He admits that Meloni behaves more compliantly in Europe. Before the election, she did not hide her actual ideas, explained Juncker, who was Prime Minister of Luxembourg for many years before his term as EU Commission President from 2014 to 2019.

Weber praises Meloni’s Ukraine support

The CSU politician and EVP leader Manfred Weber, among others, had recently shown himself open to working with Meloni. He said last year that he shared concerns about the history of Meloni’s Fratelli d’Italia party. Especially before the election, it was often described as “post-fascist”. But today we are talking to each other about how we can solve Europe’s big questions together as Europeans, said Weber. Meloni is constructive on the subject of Europe, stands on the side of Ukraine, and there are no problems with the rule of law in Italy.

Shortly before the EPP congress, which has been taking place since yesterday, Weber reiterated this position. “Why shouldn’t we work with right-wing conservatives like Italy’s Prime Minister Giorgia Meloni and Czech Prime Minister Petr Fiala?” he told “Welt am Sonntag”. In the newly elected European Parliament, selective cooperation with Europe-friendly conservatives is just as conceivable as cooperation with the Greens.

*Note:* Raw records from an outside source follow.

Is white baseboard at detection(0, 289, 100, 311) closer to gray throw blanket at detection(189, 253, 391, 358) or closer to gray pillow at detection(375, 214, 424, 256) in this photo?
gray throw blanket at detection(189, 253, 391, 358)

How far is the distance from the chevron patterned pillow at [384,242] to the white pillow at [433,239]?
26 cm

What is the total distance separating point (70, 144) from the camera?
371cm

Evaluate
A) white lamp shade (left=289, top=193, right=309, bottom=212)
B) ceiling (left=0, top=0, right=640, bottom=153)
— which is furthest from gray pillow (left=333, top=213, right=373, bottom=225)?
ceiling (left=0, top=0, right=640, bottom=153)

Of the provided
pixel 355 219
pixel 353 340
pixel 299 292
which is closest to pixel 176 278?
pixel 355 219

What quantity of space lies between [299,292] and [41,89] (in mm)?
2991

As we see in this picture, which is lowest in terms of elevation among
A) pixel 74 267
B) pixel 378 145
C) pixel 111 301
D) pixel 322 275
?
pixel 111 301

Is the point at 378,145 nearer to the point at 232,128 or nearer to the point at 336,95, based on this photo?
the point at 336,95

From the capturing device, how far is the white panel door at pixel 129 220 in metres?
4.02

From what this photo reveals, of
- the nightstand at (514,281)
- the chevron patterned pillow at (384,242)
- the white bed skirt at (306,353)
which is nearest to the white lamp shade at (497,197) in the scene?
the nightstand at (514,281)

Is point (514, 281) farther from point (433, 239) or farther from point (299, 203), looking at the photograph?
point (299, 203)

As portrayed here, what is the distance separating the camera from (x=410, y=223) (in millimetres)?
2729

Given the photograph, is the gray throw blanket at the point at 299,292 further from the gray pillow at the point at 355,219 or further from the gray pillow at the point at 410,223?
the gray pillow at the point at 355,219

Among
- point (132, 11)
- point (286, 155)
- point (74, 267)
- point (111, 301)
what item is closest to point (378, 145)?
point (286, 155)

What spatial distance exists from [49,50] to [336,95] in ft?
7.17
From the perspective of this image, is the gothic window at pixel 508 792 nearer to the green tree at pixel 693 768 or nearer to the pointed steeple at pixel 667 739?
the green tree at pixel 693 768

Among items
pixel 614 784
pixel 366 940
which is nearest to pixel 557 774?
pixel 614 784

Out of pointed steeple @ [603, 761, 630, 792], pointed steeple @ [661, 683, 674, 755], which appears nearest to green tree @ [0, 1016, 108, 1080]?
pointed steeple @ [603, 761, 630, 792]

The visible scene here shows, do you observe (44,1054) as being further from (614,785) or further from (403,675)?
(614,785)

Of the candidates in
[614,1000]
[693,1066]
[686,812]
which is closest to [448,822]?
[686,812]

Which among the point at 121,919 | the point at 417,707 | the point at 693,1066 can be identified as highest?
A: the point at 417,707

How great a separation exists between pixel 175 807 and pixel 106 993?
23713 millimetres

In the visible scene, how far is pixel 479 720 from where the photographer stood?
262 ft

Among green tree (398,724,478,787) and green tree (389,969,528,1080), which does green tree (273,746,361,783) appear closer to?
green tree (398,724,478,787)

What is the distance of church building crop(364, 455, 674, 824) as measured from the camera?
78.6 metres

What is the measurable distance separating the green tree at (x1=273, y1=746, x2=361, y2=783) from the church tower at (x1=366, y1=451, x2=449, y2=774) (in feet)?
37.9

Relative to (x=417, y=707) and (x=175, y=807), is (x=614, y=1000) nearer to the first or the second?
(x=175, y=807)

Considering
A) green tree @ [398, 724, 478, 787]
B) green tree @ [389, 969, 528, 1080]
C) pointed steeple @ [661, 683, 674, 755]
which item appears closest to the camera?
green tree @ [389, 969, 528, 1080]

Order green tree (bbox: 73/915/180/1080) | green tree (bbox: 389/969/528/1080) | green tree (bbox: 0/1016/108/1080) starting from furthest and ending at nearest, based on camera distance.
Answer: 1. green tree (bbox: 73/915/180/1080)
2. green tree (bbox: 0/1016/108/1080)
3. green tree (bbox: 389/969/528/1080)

In addition to the German CDU and CSU, the EPP includes the Italian Forza Italia, Spain’s conservative People’s Party PP and the Austrian ÖVP. The Fratelli d’Italia MEPs are currently members of the European Conservatives and Reformists (ECR) Group. This also includes, for example, the national conservative Polish ruling party PiS and the former AfD MP Lars Patrick Berg from Germany.